AIM OF THE EXERCISE:
Every line containing the string "netlify" is to be copied from the records.
BEGIN DATASET RECORDS
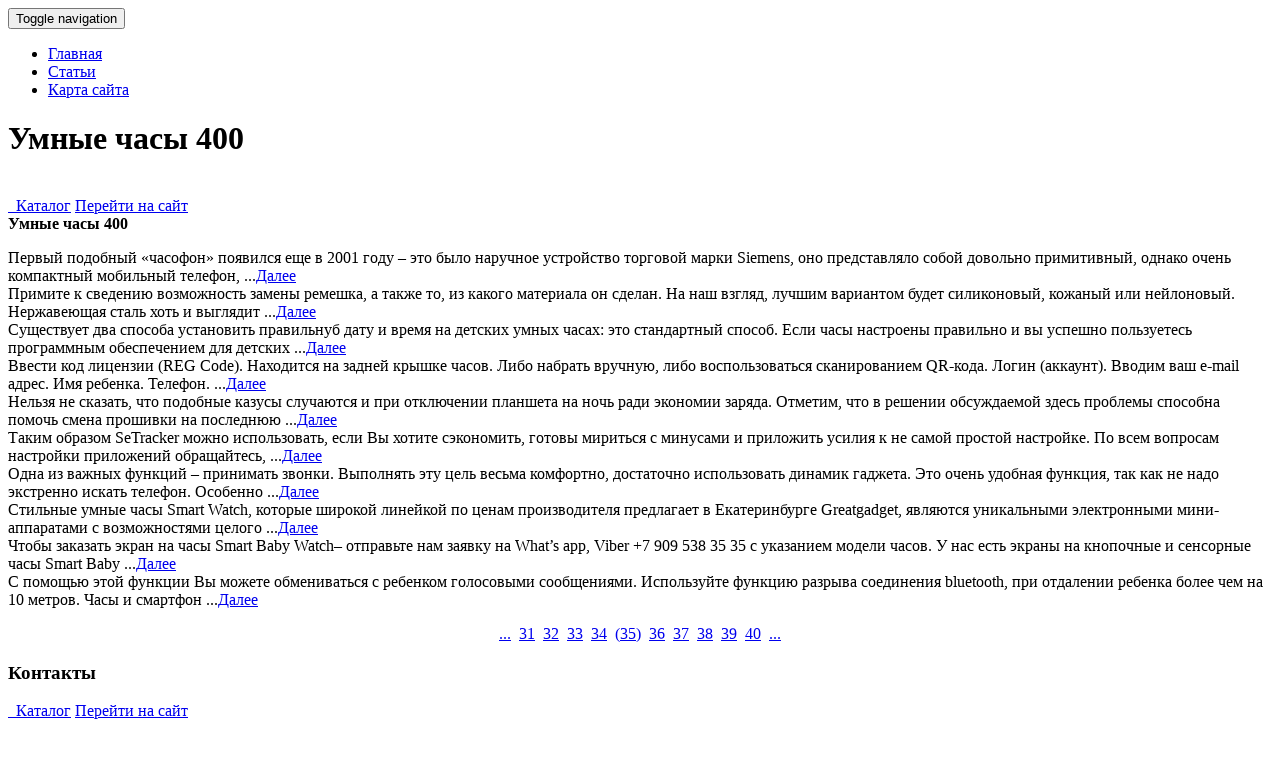

--- FILE ---
content_type: text/html;charset=UTF-8
request_url: https://fused.netlify.app/page-35.html
body_size: 3025
content:
<!DOCTYPE html><html lang="ru"><head><base href="http://fused.netlify.com">
<meta http-equiv="Content-Type" content="text/html; charset=UTF-8">
<meta charset="utf-8">
<title>Page | fused.netlify.com</title>

<!-- Le styles -->
<link href="/assets/css/bootstrap8767.min.css" rel="stylesheet">
<link href="/assets/css/font-awesome2421.min.css" rel="stylesheet">
<link href="/assets/css/style1327.css" rel="stylesheet">
<link href="/assets/css/animate2730.css" rel="stylesheet">
<link href="/assets/css/skin-blue1352.css" rel="stylesheet">
<!-- Le fav -->
<link href="/favicon1612.ico" rel="shortcut icon" type="image/png">

</head>
<!-- /head-->
<body data-spy="scroll" data-target=".navbar">
<nav id="topnav" class="navbar navbar-fixed-top navbar-default" role="navigation">
<div class="container">
	<!-- Brand and toggle get grouped for better mobile display -->
	<div class="navbar-header">
		<button type="button" class="navbar-toggle" data-toggle="collapse" data-target=".navbar-ex1-collapse">
		<span class="sr-only">Toggle navigation</span>
		<span class="icon-bar"></span>
		<span class="icon-bar"></span>
		<span class="icon-bar"></span>
		</button>
		
	</div>
	<!-- Collect the nav links, forms, and other content for toggling -->
	<div class="collapse navbar-collapse navbar-ex1-collapse">
		<ul class="nav navbar-nav navbar-right">
			<li class="active"><a href="/">Главная</a></li>
			<li><a href="/page">Статьи</a></li>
END DATASET RECORDS
RESULT OF THIS TASK:
request_url: https://fused.netlify.app/page-35.html
<!DOCTYPE html><html lang="ru"><head><base href="http://fused.netlify.com">
<title>Page | fused.netlify.com</title>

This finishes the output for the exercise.